Below are the records. Restate word for word every line from the one that contains "top=60, right=351, bottom=300)?" through the final line, both included.

====== SUPPLIED RECORDS ======

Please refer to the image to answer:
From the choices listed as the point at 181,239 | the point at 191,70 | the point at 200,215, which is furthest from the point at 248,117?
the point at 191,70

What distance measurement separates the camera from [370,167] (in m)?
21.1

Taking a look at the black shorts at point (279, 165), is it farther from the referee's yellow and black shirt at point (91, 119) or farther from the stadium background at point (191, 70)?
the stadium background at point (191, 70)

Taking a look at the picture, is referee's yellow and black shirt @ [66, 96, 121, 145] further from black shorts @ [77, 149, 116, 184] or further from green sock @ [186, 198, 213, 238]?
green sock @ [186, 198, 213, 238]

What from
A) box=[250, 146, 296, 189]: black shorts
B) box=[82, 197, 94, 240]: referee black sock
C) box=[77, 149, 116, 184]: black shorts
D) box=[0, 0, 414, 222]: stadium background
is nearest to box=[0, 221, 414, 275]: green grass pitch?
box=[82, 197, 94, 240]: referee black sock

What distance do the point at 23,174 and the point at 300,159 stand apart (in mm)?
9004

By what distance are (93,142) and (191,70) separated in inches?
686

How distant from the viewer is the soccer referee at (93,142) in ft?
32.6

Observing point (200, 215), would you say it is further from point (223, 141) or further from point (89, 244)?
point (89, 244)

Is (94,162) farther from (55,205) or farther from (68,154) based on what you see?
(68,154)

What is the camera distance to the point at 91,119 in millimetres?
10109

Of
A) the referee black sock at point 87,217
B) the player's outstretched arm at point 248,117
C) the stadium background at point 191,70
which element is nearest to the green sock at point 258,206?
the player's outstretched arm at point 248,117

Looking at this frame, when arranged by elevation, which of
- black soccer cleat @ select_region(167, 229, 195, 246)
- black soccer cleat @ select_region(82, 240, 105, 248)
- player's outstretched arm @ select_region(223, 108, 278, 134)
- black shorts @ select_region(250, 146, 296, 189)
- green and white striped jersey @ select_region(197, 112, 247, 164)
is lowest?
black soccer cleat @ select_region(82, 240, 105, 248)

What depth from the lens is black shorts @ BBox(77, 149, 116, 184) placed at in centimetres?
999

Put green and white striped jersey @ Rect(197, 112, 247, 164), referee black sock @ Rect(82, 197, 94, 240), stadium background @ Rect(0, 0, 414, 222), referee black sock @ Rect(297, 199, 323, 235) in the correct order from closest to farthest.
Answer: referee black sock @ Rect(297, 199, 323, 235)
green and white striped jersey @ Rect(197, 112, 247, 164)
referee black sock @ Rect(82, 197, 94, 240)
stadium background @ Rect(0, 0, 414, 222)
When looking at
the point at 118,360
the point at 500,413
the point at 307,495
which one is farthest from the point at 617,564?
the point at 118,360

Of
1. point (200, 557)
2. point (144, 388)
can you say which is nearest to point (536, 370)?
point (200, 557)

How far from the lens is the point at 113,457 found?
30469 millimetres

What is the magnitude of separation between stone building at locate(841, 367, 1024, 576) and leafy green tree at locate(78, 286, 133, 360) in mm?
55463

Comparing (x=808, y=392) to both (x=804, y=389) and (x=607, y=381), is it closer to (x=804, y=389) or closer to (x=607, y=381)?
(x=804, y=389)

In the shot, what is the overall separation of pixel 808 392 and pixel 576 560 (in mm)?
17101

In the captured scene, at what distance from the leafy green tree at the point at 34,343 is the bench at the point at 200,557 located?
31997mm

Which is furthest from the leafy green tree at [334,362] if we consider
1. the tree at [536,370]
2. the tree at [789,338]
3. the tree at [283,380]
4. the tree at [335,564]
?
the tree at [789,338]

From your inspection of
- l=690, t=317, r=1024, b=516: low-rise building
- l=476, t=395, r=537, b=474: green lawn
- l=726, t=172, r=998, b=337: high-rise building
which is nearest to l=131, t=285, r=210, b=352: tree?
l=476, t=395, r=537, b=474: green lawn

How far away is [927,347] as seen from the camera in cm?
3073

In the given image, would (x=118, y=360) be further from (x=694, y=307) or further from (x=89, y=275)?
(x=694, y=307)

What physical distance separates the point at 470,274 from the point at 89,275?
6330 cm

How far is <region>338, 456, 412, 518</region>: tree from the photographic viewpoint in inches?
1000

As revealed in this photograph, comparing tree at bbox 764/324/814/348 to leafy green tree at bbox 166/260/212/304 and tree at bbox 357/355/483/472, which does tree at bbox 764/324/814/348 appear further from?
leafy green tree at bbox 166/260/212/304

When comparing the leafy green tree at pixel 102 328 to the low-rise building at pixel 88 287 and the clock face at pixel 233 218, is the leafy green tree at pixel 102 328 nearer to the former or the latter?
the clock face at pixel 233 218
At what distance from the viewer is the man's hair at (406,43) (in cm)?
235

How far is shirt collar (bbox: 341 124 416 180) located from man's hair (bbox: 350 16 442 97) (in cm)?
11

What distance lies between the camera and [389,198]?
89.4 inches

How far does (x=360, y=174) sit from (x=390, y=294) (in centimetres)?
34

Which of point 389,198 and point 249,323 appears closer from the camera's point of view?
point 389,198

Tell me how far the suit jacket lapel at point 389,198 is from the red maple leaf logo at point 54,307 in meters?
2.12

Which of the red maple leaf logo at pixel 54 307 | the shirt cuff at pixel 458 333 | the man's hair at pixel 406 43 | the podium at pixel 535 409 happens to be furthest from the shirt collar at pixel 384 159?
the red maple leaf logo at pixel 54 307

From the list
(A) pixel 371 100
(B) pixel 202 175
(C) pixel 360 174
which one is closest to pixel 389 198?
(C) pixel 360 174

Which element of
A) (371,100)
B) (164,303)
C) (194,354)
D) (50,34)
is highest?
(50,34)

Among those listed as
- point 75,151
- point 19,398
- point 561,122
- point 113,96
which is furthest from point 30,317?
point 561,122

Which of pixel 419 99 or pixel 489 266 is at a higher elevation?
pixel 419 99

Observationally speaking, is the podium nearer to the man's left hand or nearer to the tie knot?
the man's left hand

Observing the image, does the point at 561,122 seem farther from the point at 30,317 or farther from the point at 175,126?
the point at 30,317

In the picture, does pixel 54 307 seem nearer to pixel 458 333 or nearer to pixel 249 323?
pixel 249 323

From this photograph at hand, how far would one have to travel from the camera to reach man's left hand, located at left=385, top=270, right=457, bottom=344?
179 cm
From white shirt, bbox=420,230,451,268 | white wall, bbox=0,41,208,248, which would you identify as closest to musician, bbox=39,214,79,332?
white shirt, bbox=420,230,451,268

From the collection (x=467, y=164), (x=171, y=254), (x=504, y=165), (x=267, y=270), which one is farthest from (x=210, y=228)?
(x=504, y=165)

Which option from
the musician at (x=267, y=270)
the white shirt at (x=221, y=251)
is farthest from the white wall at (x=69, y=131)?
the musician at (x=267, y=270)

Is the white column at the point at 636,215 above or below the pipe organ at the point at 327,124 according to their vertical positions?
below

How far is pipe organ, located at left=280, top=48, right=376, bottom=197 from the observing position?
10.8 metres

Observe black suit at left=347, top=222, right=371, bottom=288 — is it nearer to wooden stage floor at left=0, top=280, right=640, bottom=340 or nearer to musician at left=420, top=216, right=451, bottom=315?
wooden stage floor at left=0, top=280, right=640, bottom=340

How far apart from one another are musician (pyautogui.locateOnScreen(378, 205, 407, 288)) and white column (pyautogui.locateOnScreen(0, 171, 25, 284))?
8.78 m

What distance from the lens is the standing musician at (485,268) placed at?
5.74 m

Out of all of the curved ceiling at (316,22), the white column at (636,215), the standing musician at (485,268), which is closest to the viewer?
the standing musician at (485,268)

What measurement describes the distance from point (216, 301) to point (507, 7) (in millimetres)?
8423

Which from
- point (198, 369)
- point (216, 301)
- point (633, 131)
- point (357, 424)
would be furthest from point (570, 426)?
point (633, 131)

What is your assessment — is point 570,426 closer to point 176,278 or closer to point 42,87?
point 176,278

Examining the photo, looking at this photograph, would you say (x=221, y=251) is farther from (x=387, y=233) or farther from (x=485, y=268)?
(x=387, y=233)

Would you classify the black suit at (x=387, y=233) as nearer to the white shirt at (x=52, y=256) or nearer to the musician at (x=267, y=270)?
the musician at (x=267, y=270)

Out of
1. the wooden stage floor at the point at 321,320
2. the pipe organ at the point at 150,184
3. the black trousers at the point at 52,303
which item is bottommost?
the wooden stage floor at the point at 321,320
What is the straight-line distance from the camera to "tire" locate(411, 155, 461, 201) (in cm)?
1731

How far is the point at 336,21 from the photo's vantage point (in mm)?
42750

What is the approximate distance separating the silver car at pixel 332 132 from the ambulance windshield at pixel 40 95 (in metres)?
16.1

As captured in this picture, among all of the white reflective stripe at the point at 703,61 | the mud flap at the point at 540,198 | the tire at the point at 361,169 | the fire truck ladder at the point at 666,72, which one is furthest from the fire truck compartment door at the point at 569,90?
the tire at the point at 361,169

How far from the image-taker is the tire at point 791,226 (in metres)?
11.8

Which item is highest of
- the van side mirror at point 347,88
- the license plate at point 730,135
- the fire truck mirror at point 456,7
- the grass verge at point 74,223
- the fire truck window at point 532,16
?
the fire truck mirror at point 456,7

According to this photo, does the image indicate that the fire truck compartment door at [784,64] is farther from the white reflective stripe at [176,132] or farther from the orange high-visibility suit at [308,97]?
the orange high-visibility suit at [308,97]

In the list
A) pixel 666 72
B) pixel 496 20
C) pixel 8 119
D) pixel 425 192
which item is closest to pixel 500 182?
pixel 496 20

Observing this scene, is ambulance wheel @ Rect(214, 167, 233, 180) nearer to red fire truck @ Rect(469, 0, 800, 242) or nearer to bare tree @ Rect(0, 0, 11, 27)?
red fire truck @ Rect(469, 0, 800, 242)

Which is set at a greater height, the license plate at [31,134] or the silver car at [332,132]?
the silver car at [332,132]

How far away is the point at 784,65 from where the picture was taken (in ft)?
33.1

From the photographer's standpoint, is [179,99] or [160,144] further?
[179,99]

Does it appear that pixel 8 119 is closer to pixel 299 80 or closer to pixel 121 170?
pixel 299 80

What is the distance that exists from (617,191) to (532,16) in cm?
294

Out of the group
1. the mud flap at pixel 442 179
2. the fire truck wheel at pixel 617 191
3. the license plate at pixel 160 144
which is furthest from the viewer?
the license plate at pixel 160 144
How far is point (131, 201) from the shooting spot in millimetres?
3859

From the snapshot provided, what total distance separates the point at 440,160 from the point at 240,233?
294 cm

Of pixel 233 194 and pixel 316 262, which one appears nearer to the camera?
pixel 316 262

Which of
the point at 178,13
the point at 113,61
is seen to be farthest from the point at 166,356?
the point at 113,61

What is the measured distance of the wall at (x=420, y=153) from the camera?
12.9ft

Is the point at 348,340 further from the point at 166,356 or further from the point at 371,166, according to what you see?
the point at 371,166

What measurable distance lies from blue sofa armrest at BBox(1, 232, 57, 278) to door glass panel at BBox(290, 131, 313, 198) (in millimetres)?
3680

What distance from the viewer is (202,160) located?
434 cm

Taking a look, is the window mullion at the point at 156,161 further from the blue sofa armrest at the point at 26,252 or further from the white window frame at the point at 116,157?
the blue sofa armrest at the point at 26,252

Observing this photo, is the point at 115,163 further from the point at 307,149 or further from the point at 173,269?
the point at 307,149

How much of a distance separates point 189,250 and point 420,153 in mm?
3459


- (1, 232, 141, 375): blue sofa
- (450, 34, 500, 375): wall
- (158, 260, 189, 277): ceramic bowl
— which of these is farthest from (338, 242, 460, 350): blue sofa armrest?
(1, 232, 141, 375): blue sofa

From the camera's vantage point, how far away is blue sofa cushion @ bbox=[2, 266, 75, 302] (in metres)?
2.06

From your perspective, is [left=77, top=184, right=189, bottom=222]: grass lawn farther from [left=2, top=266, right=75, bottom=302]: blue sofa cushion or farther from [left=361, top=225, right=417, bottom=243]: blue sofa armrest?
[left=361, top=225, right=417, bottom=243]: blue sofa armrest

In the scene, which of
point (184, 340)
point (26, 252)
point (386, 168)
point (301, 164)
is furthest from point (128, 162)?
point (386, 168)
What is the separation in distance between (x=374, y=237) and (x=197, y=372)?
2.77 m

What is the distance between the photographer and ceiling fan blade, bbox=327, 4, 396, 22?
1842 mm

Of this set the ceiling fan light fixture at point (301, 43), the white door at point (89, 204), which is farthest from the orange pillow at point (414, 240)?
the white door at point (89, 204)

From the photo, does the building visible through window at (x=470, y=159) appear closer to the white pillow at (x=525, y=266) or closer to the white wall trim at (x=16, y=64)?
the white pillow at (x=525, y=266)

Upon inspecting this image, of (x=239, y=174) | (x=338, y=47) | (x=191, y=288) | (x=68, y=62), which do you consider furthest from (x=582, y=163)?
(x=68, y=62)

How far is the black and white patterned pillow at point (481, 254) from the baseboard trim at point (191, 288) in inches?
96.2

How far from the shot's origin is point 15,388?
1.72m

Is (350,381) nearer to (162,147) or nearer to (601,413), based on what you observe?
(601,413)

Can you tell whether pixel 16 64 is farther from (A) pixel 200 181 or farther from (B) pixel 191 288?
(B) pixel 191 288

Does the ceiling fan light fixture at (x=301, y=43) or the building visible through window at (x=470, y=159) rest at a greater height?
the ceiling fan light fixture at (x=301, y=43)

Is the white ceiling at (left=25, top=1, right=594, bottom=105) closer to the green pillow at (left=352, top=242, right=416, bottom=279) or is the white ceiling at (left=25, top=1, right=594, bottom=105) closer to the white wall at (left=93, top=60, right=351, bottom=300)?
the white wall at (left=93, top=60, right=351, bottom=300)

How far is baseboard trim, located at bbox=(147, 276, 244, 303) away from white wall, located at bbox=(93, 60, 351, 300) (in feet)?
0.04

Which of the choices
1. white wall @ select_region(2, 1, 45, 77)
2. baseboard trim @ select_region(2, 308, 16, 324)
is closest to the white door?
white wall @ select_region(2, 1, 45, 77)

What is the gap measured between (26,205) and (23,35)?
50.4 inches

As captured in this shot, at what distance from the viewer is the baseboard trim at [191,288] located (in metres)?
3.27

======

=== SOLVED PROBLEM ===
Is the white ceiling at (left=25, top=1, right=594, bottom=105) closer to the green pillow at (left=352, top=242, right=416, bottom=279) or is the white ceiling at (left=25, top=1, right=594, bottom=105) closer to the white wall at (left=93, top=60, right=351, bottom=300)?
the white wall at (left=93, top=60, right=351, bottom=300)

How far is baseboard trim, located at bbox=(147, 276, 244, 303) away from white wall, located at bbox=(93, 60, 351, 300) (in feet)?
0.04

Which of the choices
1. white wall @ select_region(2, 1, 45, 77)
2. baseboard trim @ select_region(2, 308, 16, 324)
is closest to the white door?
white wall @ select_region(2, 1, 45, 77)

What is the gap measured between (26,205) and (23,35)?
50.4 inches

As captured in this shot, at what distance from the viewer is the baseboard trim at [191,288] located (in metres)?
3.27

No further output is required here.